• GOAL OF THE EXERCISE: Turn the lines below into a JSON list of strings, one string per line and no blank lines, starting with the line that contains "From where the" and going on through the end of the lines. Leave the pictures out.

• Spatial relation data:
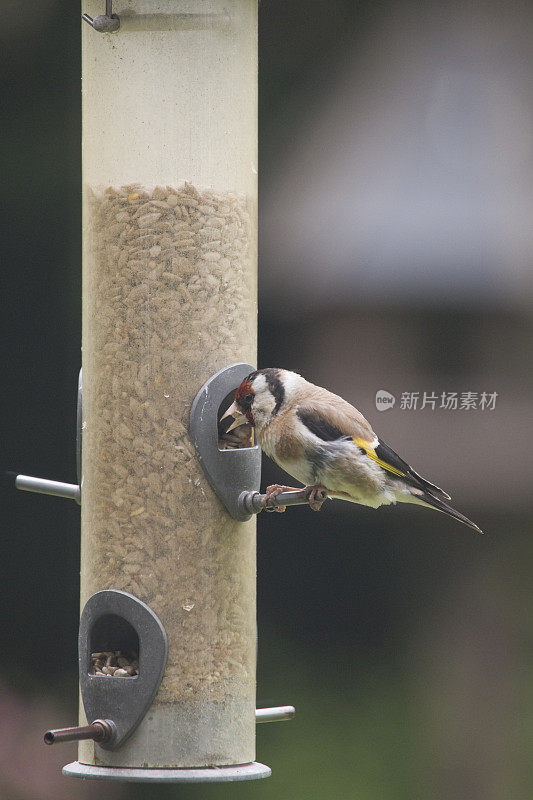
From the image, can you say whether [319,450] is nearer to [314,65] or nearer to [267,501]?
[267,501]

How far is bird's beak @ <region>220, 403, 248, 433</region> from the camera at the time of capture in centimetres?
284

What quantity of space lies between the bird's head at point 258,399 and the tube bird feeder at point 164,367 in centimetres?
8

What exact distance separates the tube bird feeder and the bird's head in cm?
8

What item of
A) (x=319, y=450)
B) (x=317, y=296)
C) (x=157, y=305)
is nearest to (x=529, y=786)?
(x=317, y=296)

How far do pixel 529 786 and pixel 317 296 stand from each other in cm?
248

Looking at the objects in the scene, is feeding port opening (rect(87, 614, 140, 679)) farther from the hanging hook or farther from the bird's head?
the hanging hook

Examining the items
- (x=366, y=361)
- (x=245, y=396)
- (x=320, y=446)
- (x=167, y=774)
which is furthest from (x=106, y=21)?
(x=366, y=361)

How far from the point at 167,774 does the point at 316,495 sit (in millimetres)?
713

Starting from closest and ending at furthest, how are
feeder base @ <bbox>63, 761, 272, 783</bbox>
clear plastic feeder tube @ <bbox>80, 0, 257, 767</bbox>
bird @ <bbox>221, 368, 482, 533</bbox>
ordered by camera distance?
1. feeder base @ <bbox>63, 761, 272, 783</bbox>
2. clear plastic feeder tube @ <bbox>80, 0, 257, 767</bbox>
3. bird @ <bbox>221, 368, 482, 533</bbox>

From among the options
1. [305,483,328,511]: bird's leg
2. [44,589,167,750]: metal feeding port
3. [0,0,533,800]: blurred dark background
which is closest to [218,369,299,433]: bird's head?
[305,483,328,511]: bird's leg

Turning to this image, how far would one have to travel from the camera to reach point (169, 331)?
2.78m

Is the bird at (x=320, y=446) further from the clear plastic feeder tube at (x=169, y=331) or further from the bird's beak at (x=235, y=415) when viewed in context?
the clear plastic feeder tube at (x=169, y=331)

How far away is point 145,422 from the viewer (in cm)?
278

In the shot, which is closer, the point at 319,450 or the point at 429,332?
the point at 319,450
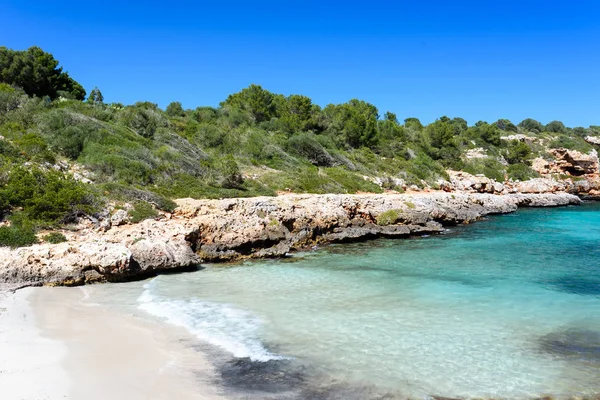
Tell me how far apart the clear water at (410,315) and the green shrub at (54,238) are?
2.79m

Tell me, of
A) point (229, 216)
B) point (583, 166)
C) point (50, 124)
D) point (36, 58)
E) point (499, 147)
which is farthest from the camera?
point (499, 147)

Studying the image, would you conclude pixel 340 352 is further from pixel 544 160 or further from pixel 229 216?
pixel 544 160

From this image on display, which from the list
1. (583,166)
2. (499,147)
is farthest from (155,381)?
(499,147)

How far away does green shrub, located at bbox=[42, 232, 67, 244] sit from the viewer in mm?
11656

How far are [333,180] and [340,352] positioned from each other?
20921 millimetres

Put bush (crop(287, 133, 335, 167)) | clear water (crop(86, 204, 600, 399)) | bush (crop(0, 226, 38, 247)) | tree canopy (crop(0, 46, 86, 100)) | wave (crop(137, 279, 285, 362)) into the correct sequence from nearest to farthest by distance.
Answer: clear water (crop(86, 204, 600, 399)) → wave (crop(137, 279, 285, 362)) → bush (crop(0, 226, 38, 247)) → tree canopy (crop(0, 46, 86, 100)) → bush (crop(287, 133, 335, 167))

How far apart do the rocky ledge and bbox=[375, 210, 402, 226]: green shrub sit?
0.05 metres

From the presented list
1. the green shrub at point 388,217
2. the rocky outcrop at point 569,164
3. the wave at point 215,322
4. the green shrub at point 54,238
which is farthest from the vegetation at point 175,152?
the green shrub at point 388,217

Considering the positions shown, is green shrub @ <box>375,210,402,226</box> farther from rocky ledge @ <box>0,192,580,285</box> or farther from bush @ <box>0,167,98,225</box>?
bush @ <box>0,167,98,225</box>

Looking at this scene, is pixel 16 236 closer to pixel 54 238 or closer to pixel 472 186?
pixel 54 238

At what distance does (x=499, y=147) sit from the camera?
59.2 meters

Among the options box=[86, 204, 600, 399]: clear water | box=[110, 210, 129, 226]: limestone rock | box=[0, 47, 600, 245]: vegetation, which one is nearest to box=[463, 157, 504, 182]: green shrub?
box=[0, 47, 600, 245]: vegetation

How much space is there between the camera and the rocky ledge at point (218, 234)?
34.0ft

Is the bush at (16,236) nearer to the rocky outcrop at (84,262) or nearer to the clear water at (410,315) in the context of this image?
the rocky outcrop at (84,262)
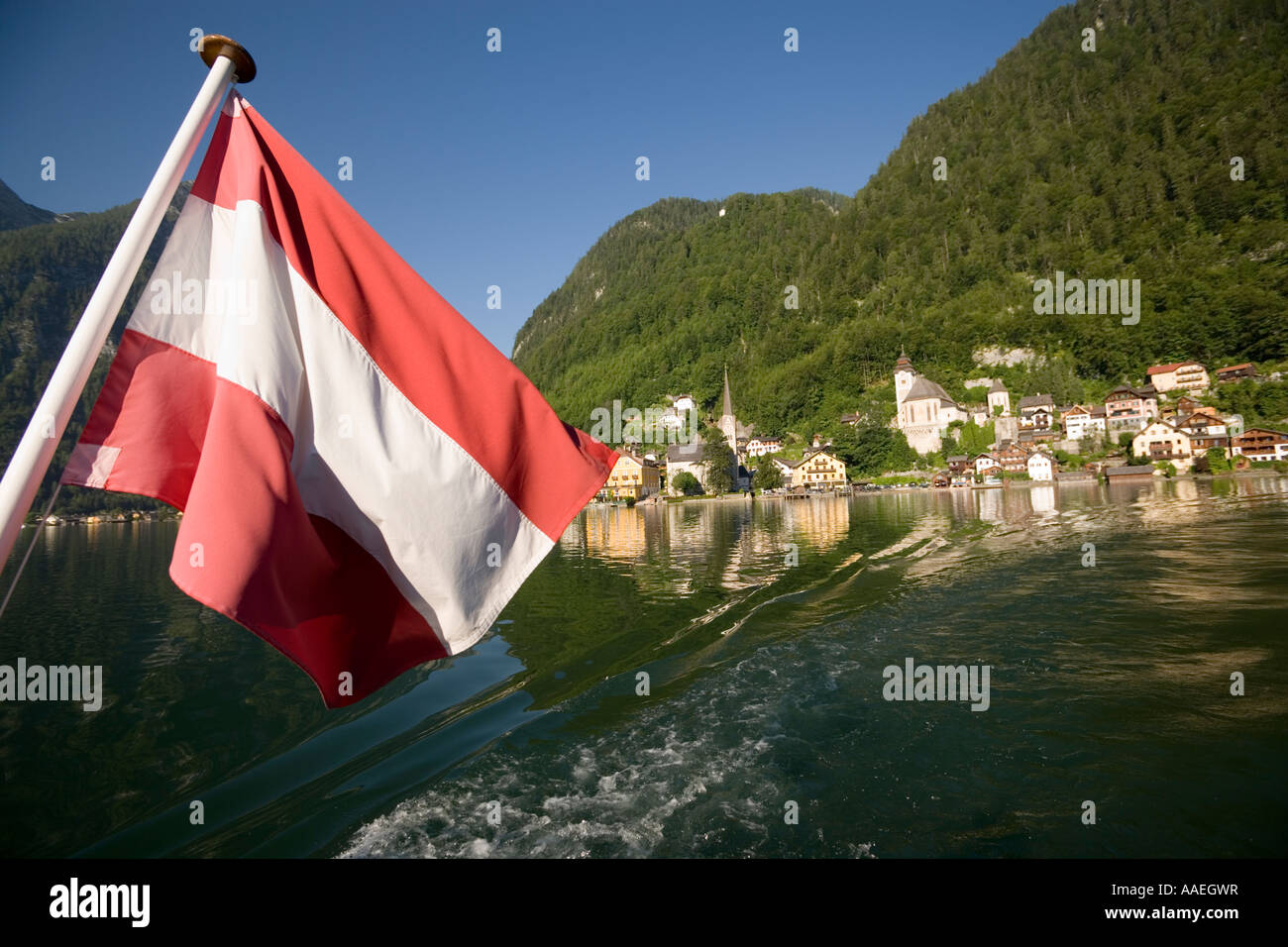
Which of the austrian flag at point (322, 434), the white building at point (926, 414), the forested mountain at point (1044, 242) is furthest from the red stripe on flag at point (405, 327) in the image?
the forested mountain at point (1044, 242)

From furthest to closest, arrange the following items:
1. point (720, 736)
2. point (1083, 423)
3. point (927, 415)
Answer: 1. point (927, 415)
2. point (1083, 423)
3. point (720, 736)

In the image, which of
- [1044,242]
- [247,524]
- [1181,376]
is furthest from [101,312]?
[1044,242]

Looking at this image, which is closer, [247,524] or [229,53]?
[247,524]

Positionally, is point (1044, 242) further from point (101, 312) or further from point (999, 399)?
point (101, 312)

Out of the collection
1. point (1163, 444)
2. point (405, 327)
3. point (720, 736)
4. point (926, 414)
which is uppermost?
point (926, 414)
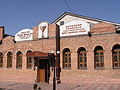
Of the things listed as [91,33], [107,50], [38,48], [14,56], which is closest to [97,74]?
[107,50]

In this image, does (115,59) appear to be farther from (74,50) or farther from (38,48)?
(38,48)

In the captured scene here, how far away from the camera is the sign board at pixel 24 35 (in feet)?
73.4

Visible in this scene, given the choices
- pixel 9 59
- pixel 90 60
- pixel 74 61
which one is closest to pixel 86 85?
pixel 90 60

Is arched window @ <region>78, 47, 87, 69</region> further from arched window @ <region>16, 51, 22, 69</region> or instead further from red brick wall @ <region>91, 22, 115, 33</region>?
arched window @ <region>16, 51, 22, 69</region>

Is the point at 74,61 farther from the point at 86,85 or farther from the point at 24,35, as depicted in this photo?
the point at 24,35

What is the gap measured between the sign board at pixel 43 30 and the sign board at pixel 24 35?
5.39ft

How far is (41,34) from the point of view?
2083 centimetres

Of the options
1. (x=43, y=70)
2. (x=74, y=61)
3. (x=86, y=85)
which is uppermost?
(x=74, y=61)

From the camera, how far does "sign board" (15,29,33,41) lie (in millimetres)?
22375

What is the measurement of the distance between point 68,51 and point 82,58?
1666mm

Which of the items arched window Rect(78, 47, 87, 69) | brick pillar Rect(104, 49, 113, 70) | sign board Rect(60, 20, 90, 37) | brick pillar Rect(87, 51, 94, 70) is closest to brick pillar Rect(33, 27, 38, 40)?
sign board Rect(60, 20, 90, 37)

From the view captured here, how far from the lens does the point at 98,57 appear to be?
60.5ft

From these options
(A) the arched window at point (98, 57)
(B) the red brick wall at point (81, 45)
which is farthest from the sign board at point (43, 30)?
(A) the arched window at point (98, 57)

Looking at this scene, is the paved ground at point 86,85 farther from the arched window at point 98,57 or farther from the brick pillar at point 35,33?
the brick pillar at point 35,33
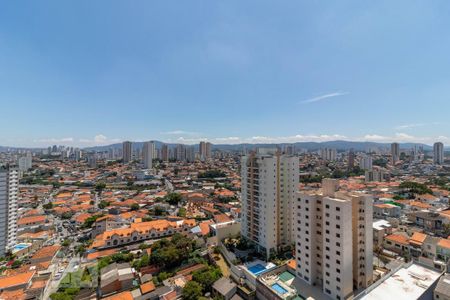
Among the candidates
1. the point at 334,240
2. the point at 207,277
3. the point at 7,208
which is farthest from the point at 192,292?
the point at 7,208

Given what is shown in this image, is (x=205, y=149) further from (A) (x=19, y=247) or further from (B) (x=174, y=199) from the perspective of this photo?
(A) (x=19, y=247)

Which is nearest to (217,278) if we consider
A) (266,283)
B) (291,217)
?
(266,283)

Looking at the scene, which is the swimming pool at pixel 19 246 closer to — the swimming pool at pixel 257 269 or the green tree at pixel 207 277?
the green tree at pixel 207 277

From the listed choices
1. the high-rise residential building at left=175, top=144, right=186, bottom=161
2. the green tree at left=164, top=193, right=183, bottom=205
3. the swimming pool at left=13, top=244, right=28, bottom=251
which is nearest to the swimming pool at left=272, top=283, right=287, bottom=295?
the swimming pool at left=13, top=244, right=28, bottom=251

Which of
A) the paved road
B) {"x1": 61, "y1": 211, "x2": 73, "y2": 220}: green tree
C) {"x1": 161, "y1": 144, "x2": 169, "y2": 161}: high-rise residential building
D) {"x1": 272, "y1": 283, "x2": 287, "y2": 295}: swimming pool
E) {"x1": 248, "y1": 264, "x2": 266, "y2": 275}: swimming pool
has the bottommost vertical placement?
the paved road

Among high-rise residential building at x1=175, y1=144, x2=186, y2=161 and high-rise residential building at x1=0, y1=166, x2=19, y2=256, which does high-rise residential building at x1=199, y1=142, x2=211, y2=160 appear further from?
high-rise residential building at x1=0, y1=166, x2=19, y2=256

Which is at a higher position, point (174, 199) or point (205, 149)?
point (205, 149)
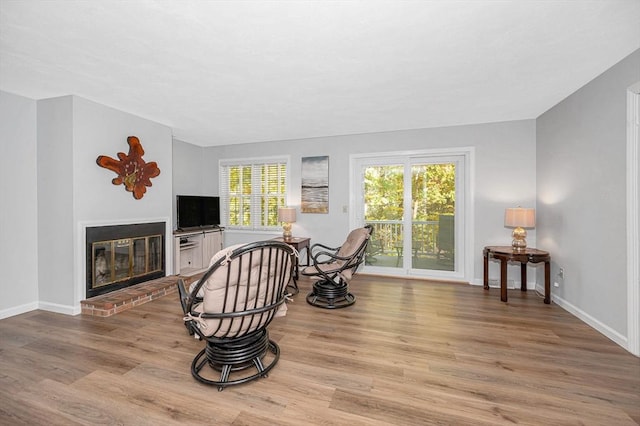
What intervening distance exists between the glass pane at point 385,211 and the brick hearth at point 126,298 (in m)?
3.38

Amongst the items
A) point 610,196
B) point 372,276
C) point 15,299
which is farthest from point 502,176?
point 15,299

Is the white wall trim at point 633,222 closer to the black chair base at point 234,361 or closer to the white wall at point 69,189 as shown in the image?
the black chair base at point 234,361

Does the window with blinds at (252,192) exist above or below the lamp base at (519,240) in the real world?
above

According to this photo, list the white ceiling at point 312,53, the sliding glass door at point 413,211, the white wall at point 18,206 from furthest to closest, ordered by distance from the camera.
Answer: the sliding glass door at point 413,211 < the white wall at point 18,206 < the white ceiling at point 312,53

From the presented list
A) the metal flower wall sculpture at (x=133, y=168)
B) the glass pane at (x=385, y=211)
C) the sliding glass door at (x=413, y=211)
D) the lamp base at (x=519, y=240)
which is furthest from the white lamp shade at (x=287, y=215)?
the lamp base at (x=519, y=240)

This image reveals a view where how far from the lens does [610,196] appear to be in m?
2.58

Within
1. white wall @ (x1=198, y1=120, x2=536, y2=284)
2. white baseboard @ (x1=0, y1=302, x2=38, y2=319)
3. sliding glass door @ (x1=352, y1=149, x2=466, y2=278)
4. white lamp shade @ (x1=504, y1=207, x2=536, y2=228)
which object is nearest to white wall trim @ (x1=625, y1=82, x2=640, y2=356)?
white lamp shade @ (x1=504, y1=207, x2=536, y2=228)

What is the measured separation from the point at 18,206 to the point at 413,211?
5.35 metres

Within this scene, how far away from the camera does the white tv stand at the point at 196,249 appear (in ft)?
15.7

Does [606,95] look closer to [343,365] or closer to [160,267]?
[343,365]

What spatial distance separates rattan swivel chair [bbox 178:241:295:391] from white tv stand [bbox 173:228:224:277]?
3000 mm

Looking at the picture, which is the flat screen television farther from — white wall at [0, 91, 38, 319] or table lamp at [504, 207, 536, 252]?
table lamp at [504, 207, 536, 252]

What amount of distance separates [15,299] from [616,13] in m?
6.11

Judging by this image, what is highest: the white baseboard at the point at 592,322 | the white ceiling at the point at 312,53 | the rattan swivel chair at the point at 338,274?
the white ceiling at the point at 312,53
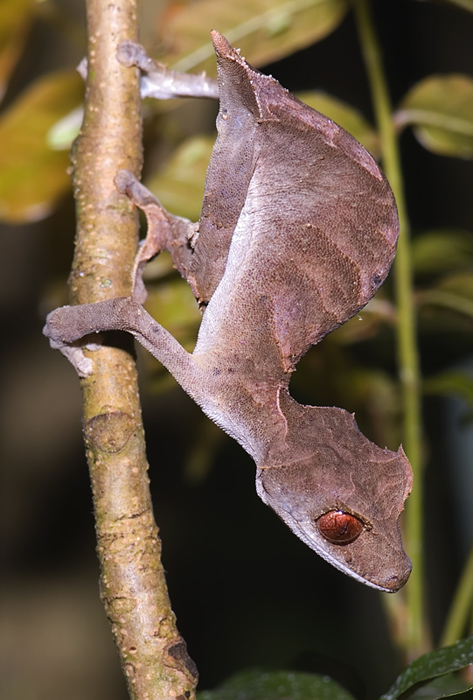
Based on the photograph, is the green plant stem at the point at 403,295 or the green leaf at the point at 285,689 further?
the green plant stem at the point at 403,295

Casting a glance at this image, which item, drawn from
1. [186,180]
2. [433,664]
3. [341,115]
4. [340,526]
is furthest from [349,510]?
[341,115]

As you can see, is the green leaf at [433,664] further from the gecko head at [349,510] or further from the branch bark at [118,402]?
the branch bark at [118,402]

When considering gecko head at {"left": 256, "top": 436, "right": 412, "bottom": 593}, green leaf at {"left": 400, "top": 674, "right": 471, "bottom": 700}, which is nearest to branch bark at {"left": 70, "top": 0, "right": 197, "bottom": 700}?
gecko head at {"left": 256, "top": 436, "right": 412, "bottom": 593}

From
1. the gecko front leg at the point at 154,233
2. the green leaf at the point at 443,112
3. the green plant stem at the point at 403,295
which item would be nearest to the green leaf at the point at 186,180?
the gecko front leg at the point at 154,233

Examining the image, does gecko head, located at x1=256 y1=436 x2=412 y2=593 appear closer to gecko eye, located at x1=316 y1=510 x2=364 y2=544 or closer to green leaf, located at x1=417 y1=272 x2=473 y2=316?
gecko eye, located at x1=316 y1=510 x2=364 y2=544

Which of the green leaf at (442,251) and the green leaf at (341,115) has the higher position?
the green leaf at (341,115)

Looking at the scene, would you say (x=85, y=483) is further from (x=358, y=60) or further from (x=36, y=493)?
(x=358, y=60)

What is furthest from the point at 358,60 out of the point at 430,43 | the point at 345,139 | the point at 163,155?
the point at 345,139
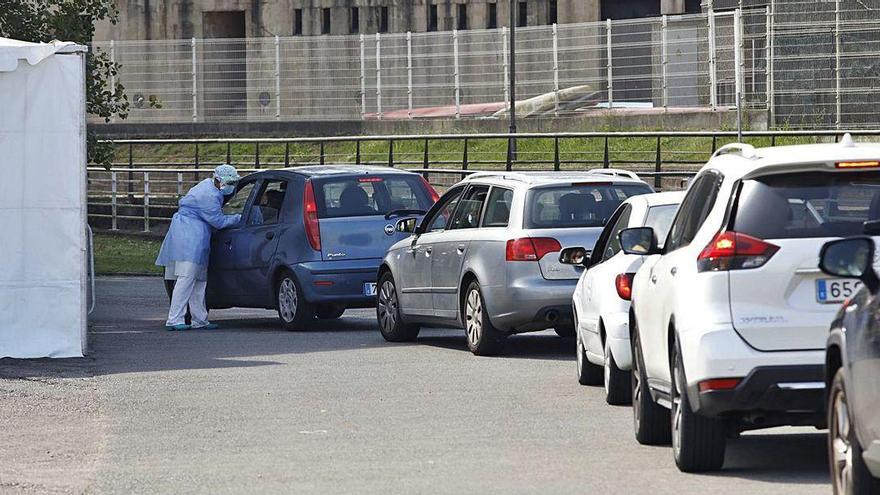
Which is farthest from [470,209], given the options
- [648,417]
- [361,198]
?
[648,417]

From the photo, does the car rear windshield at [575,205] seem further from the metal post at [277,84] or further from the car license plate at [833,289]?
the metal post at [277,84]

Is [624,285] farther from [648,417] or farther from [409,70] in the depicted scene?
[409,70]

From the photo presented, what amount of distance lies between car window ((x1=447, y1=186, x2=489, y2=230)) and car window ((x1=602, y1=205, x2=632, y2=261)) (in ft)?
9.68

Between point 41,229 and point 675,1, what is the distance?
5184cm

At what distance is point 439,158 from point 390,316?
2597 cm

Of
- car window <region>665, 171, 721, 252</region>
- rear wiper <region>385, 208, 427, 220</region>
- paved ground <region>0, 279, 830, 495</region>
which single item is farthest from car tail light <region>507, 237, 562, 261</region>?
car window <region>665, 171, 721, 252</region>

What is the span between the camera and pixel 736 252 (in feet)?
28.6

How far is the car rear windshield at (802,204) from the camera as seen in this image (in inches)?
344

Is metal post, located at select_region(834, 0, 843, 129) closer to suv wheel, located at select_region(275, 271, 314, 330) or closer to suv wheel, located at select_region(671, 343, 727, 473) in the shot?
suv wheel, located at select_region(275, 271, 314, 330)

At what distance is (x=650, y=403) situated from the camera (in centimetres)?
1032

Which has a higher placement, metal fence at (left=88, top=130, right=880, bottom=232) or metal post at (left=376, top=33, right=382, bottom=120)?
metal post at (left=376, top=33, right=382, bottom=120)

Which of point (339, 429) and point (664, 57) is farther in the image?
point (664, 57)

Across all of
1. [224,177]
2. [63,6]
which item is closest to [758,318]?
[224,177]

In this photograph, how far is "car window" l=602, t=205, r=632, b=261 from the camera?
43.5 ft
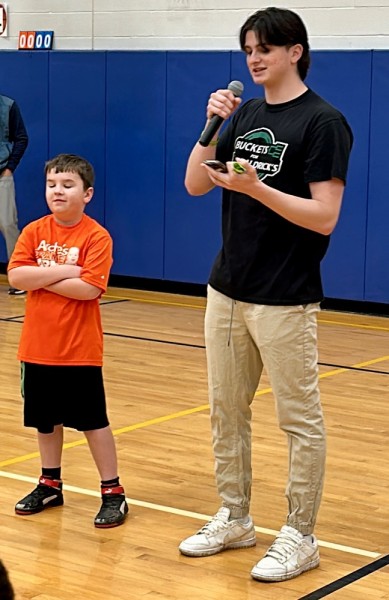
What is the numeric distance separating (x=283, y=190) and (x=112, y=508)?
132 centimetres

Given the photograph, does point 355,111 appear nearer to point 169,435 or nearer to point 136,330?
point 136,330

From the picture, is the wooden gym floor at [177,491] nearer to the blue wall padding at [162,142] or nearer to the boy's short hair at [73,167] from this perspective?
the boy's short hair at [73,167]

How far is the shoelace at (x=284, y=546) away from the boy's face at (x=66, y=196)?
1.33m

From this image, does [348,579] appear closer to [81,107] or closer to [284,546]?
[284,546]

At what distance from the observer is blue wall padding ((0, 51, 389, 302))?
846cm

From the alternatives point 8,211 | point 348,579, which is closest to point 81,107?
point 8,211

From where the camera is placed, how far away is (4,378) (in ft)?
20.9

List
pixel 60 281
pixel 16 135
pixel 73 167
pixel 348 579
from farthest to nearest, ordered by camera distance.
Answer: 1. pixel 16 135
2. pixel 73 167
3. pixel 60 281
4. pixel 348 579

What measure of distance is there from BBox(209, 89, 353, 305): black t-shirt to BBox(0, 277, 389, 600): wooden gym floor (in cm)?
88

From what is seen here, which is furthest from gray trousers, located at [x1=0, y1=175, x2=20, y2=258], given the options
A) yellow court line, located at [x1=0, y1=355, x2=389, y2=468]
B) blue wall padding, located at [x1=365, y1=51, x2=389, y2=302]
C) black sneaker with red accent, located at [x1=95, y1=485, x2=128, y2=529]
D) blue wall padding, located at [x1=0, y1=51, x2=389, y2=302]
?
black sneaker with red accent, located at [x1=95, y1=485, x2=128, y2=529]

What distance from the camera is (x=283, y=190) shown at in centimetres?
346

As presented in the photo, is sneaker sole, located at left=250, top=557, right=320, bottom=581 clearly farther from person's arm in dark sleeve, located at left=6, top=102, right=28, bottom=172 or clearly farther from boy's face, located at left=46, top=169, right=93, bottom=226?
person's arm in dark sleeve, located at left=6, top=102, right=28, bottom=172

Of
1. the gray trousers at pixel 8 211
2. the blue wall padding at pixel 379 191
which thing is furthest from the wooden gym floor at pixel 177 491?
the gray trousers at pixel 8 211

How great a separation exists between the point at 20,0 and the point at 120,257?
249 cm
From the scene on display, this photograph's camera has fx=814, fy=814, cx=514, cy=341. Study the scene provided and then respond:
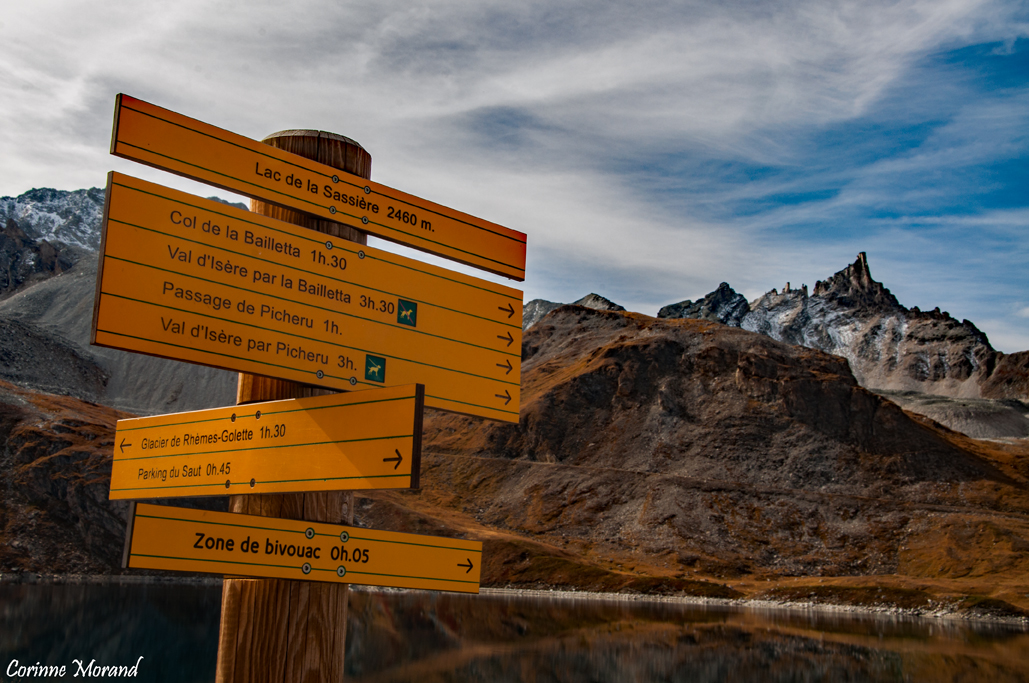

• ANSWER IN FULL:
[
  "From where the camera is placed, how far away is (4,378) (in ft)?",
  "20.9",
  "List",
  "pixel 60 281",
  "pixel 16 135",
  "pixel 73 167",
  "pixel 348 579",
  "from farthest to nearest, ordered by camera distance.",
  "Answer: 1. pixel 16 135",
  "2. pixel 73 167",
  "3. pixel 60 281",
  "4. pixel 348 579",
  "What measure of distance is there from BBox(209, 89, 353, 305): black t-shirt to BBox(0, 277, 389, 600): wooden gym floor (in cm)?",
  "88",
  "From what is seen here, which is furthest from gray trousers, located at [x1=0, y1=175, x2=20, y2=258], given the options",
  "A) yellow court line, located at [x1=0, y1=355, x2=389, y2=468]",
  "B) blue wall padding, located at [x1=365, y1=51, x2=389, y2=302]",
  "C) black sneaker with red accent, located at [x1=95, y1=485, x2=128, y2=529]",
  "D) blue wall padding, located at [x1=0, y1=51, x2=389, y2=302]",
  "?",
  "black sneaker with red accent, located at [x1=95, y1=485, x2=128, y2=529]",
  "What distance from the camera is (x=283, y=190) shown at in centimetres?",
  "346",
  "As presented in the photo, is sneaker sole, located at left=250, top=557, right=320, bottom=581 clearly farther from person's arm in dark sleeve, located at left=6, top=102, right=28, bottom=172 or clearly farther from boy's face, located at left=46, top=169, right=93, bottom=226?",
  "person's arm in dark sleeve, located at left=6, top=102, right=28, bottom=172",
  "Of",
  "1. the gray trousers at pixel 8 211",
  "2. the blue wall padding at pixel 379 191",
  "which thing is furthest from the wooden gym floor at pixel 177 491?",
  "the gray trousers at pixel 8 211",
  "How great a separation exists between the point at 20,0 and the point at 120,257?",
  "249 cm",
  "From the scene on display, this photograph's camera has fx=814, fy=814, cx=514, cy=341. Study the scene provided and then respond:"
]